Work instructions:
Take the material and output all of it exactly.

——

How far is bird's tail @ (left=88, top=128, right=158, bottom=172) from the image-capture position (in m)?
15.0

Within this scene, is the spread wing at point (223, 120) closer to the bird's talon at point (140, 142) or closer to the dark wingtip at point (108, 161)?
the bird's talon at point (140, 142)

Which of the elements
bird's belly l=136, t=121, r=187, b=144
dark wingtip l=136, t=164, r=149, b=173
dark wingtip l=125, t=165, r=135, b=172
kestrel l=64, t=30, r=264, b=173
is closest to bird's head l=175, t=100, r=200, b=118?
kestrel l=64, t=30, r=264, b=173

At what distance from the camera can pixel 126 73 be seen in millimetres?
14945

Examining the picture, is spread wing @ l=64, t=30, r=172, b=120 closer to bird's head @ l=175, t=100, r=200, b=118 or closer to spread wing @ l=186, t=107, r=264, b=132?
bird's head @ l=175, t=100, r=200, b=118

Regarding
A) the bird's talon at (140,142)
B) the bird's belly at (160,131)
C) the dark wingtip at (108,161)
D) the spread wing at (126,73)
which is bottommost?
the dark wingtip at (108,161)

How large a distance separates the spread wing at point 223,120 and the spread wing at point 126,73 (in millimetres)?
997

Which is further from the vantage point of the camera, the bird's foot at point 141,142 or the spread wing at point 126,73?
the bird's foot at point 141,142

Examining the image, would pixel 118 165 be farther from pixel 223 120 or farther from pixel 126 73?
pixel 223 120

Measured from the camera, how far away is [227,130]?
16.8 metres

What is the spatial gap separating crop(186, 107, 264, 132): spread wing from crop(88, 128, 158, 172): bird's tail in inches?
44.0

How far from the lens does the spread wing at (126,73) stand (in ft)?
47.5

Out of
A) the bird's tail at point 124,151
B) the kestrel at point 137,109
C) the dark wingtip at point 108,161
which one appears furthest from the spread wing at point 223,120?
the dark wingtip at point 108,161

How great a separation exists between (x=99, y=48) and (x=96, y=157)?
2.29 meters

——

In response:
How far is bird's tail @ (left=88, top=128, right=158, bottom=172) from the image-capture position (in m)?
15.0

Within this scene, is the spread wing at point (223, 120) closer to the bird's talon at point (140, 142) or closer to the dark wingtip at point (108, 161)?
the bird's talon at point (140, 142)

Which of the elements
bird's belly l=136, t=121, r=187, b=144
dark wingtip l=136, t=164, r=149, b=173
dark wingtip l=125, t=165, r=135, b=172
kestrel l=64, t=30, r=264, b=173
is closest to bird's head l=175, t=100, r=200, b=118?
kestrel l=64, t=30, r=264, b=173

At what distance from the camera can pixel 126 73 be seen in millimetres?
14945

Examining the picture, is spread wing @ l=64, t=30, r=172, b=120 closer to bird's head @ l=175, t=100, r=200, b=118 or closer to spread wing @ l=186, t=107, r=264, b=132?
bird's head @ l=175, t=100, r=200, b=118

Regarding
A) the bird's talon at (140,142)
B) the bird's belly at (160,131)
C) the dark wingtip at (108,161)
D) the spread wing at (126,73)
which is bottommost?
the dark wingtip at (108,161)

How large a distance separates the spread wing at point 223,120 and the spread wing at point 126,73 (in millimetres)?
997

Which is further from the vantage point of the camera, the bird's foot at point 141,142 or the spread wing at point 126,73?
the bird's foot at point 141,142

Examining the image, would pixel 118 165 be farther from pixel 223 120 or farther from pixel 126 73?
pixel 223 120

Measured from the camera, how far away is [227,130]?
16.8 metres

What is the spatial gap separating crop(186, 107, 264, 132): spread wing from crop(88, 128, 158, 172): bird's tail in inches?
44.0

How far from the lens does the spread wing at (126,73) stand (in ft)?
47.5

Out of
A) the bird's tail at point 124,151
B) the kestrel at point 137,109
C) the dark wingtip at point 108,161
which one appears furthest from the spread wing at point 223,120?
the dark wingtip at point 108,161

How great a separation exists between (x=99, y=48) and (x=96, y=157)?
2.29 meters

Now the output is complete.